If you are divorcing your child’s other parent, you should first consider the value of mediating your custody case. This approach also works well with unmarried parents who are ending their relationship with one another but want to stay firmly involved in their child’s life.
The path to a clear resolution of your custody issues may not initially look very clear. That is what typically causes a rush to litigate the matters in court. But after slinging barbs between one another privately and maintaining icy demeanors in court, it can be quite challenging to transition into a functional co-parenting relationship later.
You may counter that with the logic that if the two of you could get along together well enough to reach accord for the custody, you might not be splitting up at all. However, the fact that the two of you simply aren’t built to go the distance as a couple has no bearing on the type of parents you are to your child.

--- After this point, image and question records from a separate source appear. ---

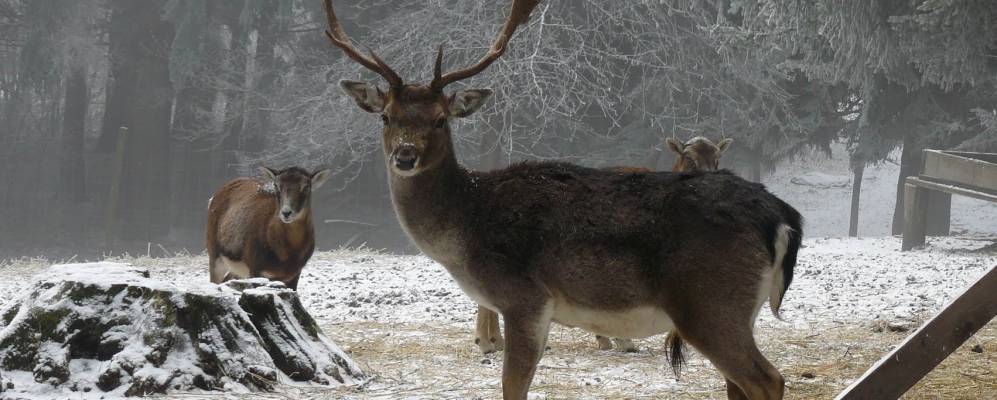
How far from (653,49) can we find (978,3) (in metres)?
9.30

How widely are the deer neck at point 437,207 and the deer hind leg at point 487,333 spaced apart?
2708mm

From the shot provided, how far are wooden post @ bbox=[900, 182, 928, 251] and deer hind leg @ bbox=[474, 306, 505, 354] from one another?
9.91 meters

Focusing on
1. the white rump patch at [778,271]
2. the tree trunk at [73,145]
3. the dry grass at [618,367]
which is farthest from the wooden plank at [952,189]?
the tree trunk at [73,145]

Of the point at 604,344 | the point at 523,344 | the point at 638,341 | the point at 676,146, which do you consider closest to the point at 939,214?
the point at 676,146

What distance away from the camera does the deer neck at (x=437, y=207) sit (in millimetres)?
5336

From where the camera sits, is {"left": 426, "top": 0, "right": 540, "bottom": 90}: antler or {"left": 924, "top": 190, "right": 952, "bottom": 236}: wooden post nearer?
{"left": 426, "top": 0, "right": 540, "bottom": 90}: antler

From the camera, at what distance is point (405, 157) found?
5.32 metres

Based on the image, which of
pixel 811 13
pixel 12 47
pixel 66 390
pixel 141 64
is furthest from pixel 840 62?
pixel 12 47

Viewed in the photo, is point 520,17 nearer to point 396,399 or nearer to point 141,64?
point 396,399

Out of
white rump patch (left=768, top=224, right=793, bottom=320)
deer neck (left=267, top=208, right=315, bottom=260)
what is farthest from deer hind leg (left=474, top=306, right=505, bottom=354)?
white rump patch (left=768, top=224, right=793, bottom=320)

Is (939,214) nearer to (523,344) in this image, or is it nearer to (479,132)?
(479,132)

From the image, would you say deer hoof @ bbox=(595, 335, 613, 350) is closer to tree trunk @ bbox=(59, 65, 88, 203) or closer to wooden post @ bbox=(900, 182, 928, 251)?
wooden post @ bbox=(900, 182, 928, 251)

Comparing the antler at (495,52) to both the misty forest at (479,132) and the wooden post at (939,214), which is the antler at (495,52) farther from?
the wooden post at (939,214)

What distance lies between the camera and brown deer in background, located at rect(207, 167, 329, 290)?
977 cm
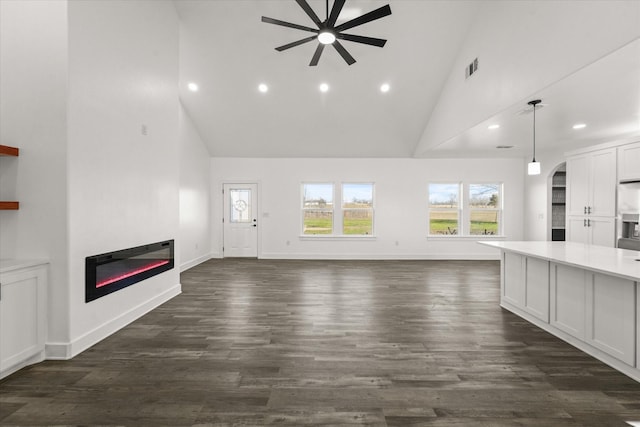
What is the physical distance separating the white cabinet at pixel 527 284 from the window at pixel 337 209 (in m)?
4.23

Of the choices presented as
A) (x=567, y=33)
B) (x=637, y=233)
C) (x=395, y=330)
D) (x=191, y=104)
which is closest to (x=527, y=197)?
(x=637, y=233)

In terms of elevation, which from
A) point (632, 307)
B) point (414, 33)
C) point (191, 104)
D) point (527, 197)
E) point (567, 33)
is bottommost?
point (632, 307)

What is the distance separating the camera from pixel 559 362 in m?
2.64

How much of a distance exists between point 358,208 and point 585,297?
557 centimetres

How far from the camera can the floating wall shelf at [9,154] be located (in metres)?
2.51

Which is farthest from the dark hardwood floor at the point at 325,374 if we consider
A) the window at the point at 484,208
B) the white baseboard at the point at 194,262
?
the window at the point at 484,208

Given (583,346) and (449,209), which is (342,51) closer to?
(583,346)

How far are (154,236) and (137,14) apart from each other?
268 centimetres

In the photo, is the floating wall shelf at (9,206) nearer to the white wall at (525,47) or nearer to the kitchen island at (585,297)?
the kitchen island at (585,297)

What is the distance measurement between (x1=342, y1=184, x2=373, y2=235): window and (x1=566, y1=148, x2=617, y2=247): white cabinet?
408cm

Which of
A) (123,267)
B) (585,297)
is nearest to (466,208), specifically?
(585,297)

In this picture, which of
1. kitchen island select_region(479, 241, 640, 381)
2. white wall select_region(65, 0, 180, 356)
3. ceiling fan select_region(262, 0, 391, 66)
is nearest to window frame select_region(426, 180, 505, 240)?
kitchen island select_region(479, 241, 640, 381)

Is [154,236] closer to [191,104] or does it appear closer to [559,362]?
[191,104]

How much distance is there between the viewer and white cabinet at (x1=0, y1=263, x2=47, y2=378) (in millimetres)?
2318
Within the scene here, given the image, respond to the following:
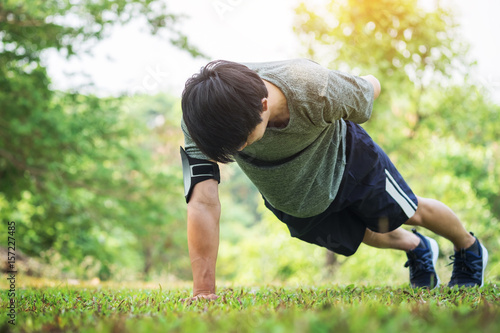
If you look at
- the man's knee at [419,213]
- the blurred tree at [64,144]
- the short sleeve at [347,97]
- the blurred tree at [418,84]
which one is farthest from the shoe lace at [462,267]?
the blurred tree at [418,84]

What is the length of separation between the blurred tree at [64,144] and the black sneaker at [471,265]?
574 centimetres

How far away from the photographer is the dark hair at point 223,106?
204 cm

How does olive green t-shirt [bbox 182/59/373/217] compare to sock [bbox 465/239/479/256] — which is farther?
sock [bbox 465/239/479/256]

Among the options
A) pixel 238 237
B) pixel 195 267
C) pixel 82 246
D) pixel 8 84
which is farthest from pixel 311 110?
pixel 238 237

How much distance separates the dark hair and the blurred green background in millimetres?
5312

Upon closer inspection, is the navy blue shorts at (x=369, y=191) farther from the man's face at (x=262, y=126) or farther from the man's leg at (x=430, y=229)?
the man's face at (x=262, y=126)

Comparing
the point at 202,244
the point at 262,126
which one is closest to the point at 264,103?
the point at 262,126

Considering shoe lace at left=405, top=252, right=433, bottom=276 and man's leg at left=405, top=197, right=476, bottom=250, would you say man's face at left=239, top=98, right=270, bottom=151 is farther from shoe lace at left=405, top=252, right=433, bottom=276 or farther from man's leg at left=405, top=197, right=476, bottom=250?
shoe lace at left=405, top=252, right=433, bottom=276

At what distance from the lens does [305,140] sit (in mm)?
2398

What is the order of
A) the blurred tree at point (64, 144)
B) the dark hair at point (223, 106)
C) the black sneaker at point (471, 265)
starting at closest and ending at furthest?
the dark hair at point (223, 106) → the black sneaker at point (471, 265) → the blurred tree at point (64, 144)

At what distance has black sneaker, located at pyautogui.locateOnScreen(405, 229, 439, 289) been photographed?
320 cm

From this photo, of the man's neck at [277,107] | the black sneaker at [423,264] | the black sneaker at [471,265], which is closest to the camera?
the man's neck at [277,107]

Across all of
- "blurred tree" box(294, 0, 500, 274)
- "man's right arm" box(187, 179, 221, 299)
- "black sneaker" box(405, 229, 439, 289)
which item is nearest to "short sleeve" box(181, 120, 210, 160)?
"man's right arm" box(187, 179, 221, 299)

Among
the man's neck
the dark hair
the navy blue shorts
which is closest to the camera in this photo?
the dark hair
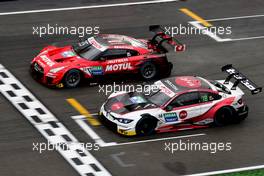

Many divorced and never-married parents who are no longer together with their child’s other parent still manage to be exemplary parents to their children. Indeed, quite a number are even capable of being civil, even thoughtful, with their ex-spouses and partners. Of course, these post-relationship parenting roles must evolve and grow to accommodate the changed circumstances. They typically will not change overnight into serene co-parenting relationships.
But time and healthy distance can allow you to re-frame your co-parenting relationship into a functional partnership where the children’s best interests remain foremost in the parents’ minds. After all, that is the focus of the court, so why should the parents stop short of that goal?